**Task to complete**
Once you have read the records below, restate them word for word.

**Records supplied**
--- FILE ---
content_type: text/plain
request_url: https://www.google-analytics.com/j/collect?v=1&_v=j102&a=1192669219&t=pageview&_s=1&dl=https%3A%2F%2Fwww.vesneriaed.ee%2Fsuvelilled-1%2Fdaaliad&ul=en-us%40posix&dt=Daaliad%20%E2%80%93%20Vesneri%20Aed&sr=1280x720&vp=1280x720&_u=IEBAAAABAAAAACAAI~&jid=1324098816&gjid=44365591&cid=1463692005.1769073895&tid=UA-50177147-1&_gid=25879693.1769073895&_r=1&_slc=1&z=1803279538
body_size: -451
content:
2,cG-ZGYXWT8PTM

**Expected answer**
--- FILE ---
content_type: text/plain
request_url: https://www.google-analytics.com/j/collect?v=1&_v=j102&a=1192669219&t=pageview&_s=1&dl=https%3A%2F%2Fwww.vesneriaed.ee%2Fsuvelilled-1%2Fdaaliad&ul=en-us%40posix&dt=Daaliad%20%E2%80%93%20Vesneri%20Aed&sr=1280x720&vp=1280x720&_u=IEBAAAABAAAAACAAI~&jid=1324098816&gjid=44365591&cid=1463692005.1769073895&tid=UA-50177147-1&_gid=25879693.1769073895&_r=1&_slc=1&z=1803279538
body_size: -451
content:
2,cG-ZGYXWT8PTM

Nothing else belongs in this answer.